Phoenix event aims to raise awareness about suicide prevention

About 130 Americans kill themselves every day, according to Suicide Awareness Voices of Education.

Kirsty Hallam, 31, from Liverpool, UK, was almost one of them.

Hallam shared his story in an essay at the annual “Stay” event, which focused on suicide prevention and hosted by Only Human, a company that sells clothing and works to give back to other organizations. The title “Remain” is to encourage those who are considering suicide to remain on earth among the living.

Hallam has written about her struggle with mental health and bodily health – she was diagnosed with type 1 diabetes at the age of 8.

“I was struggling to survive doing 80 hour weeks every week and people always wanted more of me,” she wrote. “Whatever I gave was not enough for them. When I gave them more, the response was, “Why didn’t you always give so much?” “

Annual Only Human's

The birth of Hallam’s godson marks a turning point. She had hatched a plan to kill herself, but then received a text from her best friend, telling Hallam she missed her and her newborn baby. This simple text helped Hallam take control of his life for the better.

“I am not going to tell you that after that time everything got better and now I am thriving because that would be a lie,” Hallam wrote. “I still struggle every day. Sometimes things continually pile up on you and the world, and your life will continue to test you. It’s not easy, but I try to be present and to stay. For my godson, for my family. For the children I work with, they struggle to want to stay and I need me to tell them that we are going to get through this together. “

“Stay” premiered in September, which is Suicide Prevention Awareness Month. At the Only Human Art Gallery in Phoenix, people gathered to discuss the importance of suicide prevention and how mental health has affected society as a whole.

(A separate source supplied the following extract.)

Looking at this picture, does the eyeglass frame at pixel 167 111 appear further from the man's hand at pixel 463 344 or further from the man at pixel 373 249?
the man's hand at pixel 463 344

The main attraction of "To stay" was the art gallery, which included a collection of stories about suicide, mental health, and loss.

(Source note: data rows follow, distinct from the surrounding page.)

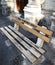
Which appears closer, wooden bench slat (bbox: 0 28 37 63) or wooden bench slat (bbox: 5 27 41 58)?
wooden bench slat (bbox: 0 28 37 63)

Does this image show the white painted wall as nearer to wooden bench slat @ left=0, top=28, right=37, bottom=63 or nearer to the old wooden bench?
the old wooden bench

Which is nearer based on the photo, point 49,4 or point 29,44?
point 29,44

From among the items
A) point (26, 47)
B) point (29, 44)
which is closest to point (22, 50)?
point (26, 47)

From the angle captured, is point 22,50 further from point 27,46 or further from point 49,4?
point 49,4

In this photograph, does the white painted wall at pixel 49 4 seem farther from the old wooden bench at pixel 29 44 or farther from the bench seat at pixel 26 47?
the bench seat at pixel 26 47

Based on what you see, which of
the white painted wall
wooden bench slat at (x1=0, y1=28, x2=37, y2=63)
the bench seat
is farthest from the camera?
the white painted wall

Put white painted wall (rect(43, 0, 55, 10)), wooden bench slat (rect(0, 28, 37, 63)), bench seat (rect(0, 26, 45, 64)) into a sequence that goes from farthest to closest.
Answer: white painted wall (rect(43, 0, 55, 10)) → bench seat (rect(0, 26, 45, 64)) → wooden bench slat (rect(0, 28, 37, 63))

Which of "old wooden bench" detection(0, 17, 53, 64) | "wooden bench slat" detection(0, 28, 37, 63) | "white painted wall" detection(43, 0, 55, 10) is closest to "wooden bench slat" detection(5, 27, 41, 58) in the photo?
"old wooden bench" detection(0, 17, 53, 64)

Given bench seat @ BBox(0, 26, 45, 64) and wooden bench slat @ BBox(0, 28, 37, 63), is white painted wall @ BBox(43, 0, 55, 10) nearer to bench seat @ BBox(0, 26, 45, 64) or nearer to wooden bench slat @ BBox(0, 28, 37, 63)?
bench seat @ BBox(0, 26, 45, 64)

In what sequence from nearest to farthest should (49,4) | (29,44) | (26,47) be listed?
(26,47), (29,44), (49,4)

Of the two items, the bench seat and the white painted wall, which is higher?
the white painted wall

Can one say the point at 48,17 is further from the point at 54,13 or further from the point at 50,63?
the point at 50,63

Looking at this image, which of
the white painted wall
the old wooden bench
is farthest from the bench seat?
the white painted wall

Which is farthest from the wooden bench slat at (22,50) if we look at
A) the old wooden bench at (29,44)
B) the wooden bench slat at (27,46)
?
the wooden bench slat at (27,46)
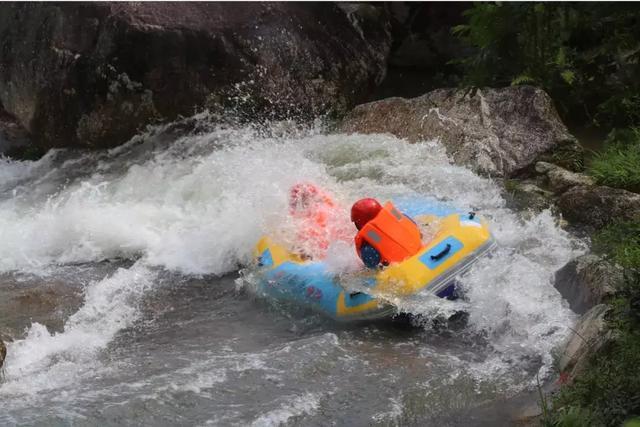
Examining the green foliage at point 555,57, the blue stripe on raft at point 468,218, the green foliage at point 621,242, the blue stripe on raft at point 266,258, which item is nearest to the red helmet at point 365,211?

“Stay” included a sound healing experience led by Jeanette Bosak of Elevate Yoga, interactive stations, resource and wellness tables, group candle lighting, art and writing, live music and a raffle.

“So I’m really excited this year to come back in person [after not having in-person events due to the pandemic] and connect with people, ”said founder Bree Pear. “There is always something sincere about these times – when you are truly in person, you can speak up and build community.”

This year’s theme was “Words Count”.

“We are constantly looking at how we approach the community and how we approach the world and what we say,” said Pear. “What is the message that we are putting forward? “

In September, Only Human partnered with the Jed Foundation, a nonprofit organization that fights suicide among American teens and young adults, donating 10% of “Stay” proceeds and profits to the foundation. business net for the month.

“I think (the pandemic) has really taken its toll on the mental health of the entire population of the world,” said Thea Zunick, manager and community engagement for the New York-based Jed Foundation.

“And I think it just got easier to talk about mental health and I also know this young generation that we have is amazing, they are inspiring, they talk about things that I never thought I would talk about. And they are. incredibly resilient.

The Centers for Disease Control and Prevention calls suicide a “serious public health problem that can have lasting adverse effects on individuals, families and communities.”

“There are many factors that contribute to suicide,” the agency says. “The goal of suicide prevention is to reduce the factors that increase risk and increase the factors that promote resilience. “

The CDC ranks suicide as the 10th leading cause of death in the United States – responsible for more than 47,500 deaths in 2019. Twelve million American adults seriously thought about suicide in 2019, 3.5 million had a plan and 1, 4 million Americans have attempted suicide, according to CDC data.

“We are constantly berated in life for taking our struggles to heart and for having struggled for them,” Hallam wrote. “We are constantly told that other people have worse. Don’t let anyone tell you that your suffering is less than that of others. Everything is real and everything has value.

Hallam and others who have written about their reasons for staying encouraged those considering suicide to know their worth. Physical health plays a role in staying healthy, but mental health is just as important as it affects overall health, according to the CDC.

“Awareness of suicide prevention is as important as any awareness of your physical health,” Hallam told Cronkite News. “It can have as much of an effect on your well-being as any physical ailment, if not more. We don’t talk about it enough yet. “

If you or someone you know is suffering from thoughts of suicide, the National Suicide Prevention Lifeline is available hourly at 1-800-273-TALK (8255) or via the online chat.